J Dubail1, F Kesteloot, C Deroanne, P Motte, V Lambert, J-M Rakic, C Lapière, B Nusgens, A Colige.   

Abstract

ADAMTS-2 is a metalloproteinase that plays a key role in the processing of fibrillar procollagen precursors into mature collagen molecules by excising the amino-propeptide. We demonstrate that recombinant ADAMTS-2 is also able to reduce proliferation of endothelial cells, and to induce their retraction and detachment from the substrate resulting in apoptosis.
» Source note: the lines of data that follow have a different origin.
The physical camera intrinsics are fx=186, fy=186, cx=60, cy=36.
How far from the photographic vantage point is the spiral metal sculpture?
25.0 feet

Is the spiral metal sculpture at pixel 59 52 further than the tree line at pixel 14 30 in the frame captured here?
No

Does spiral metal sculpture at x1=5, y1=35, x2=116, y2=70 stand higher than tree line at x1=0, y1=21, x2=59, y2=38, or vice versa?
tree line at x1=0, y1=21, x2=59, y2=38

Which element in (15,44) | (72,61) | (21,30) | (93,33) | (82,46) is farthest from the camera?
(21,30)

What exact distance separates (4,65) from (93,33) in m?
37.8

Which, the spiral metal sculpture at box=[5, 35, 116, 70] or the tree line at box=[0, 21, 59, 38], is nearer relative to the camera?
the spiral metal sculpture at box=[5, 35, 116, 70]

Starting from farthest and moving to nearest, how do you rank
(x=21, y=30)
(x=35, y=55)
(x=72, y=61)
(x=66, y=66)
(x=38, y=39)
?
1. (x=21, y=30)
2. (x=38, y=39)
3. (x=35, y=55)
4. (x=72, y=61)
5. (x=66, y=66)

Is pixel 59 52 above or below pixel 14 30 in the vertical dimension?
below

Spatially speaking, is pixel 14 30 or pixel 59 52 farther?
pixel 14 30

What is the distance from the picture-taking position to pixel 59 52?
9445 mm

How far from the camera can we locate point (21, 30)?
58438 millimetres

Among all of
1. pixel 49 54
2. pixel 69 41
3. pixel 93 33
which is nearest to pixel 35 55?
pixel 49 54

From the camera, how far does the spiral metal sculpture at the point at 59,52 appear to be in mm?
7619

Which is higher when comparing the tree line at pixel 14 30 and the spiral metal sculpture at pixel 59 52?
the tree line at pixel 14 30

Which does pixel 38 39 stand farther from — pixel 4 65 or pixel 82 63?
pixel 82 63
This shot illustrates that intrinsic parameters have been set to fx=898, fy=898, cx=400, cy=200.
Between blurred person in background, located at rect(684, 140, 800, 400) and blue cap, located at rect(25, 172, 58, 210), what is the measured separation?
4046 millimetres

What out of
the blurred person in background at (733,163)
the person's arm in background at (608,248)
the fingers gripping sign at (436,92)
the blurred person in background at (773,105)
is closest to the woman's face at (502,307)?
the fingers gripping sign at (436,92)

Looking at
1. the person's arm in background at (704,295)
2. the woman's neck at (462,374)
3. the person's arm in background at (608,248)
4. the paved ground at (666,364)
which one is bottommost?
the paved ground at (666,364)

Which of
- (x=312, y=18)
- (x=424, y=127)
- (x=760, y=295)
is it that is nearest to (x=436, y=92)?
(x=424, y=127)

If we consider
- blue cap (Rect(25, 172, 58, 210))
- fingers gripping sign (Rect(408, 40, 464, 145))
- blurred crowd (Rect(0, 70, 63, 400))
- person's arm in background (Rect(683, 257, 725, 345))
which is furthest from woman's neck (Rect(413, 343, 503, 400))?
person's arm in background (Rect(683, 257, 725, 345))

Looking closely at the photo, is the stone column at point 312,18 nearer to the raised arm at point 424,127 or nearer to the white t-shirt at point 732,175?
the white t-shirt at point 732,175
Dephosphorylation of Erk1/2 and MLC largely precedes the ADAMTS-2 induced morphological alterations. In 3-D culture models, ADAMTS-2 strongly reduced branching of capillary-like structures formed by endothelial cells and their long-term maintenance and inhibited vessels formation in embryoid bodies (EB). Growth and vascularization of tumors formed in nude mice by HEK 293-EBNA cells expressing ADAMTS-2 were drastically reduced. A similar anti-tumoral activity was observed when using cells expressing recombinant deleted forms of ADAMTS-2, including catalytically inactive enzyme. Nucleolin, a nuclear protein also found to be associated with the cell membrane, was identified as a potential receptor mediating the antiangiogenic properties of ADAMTS-2.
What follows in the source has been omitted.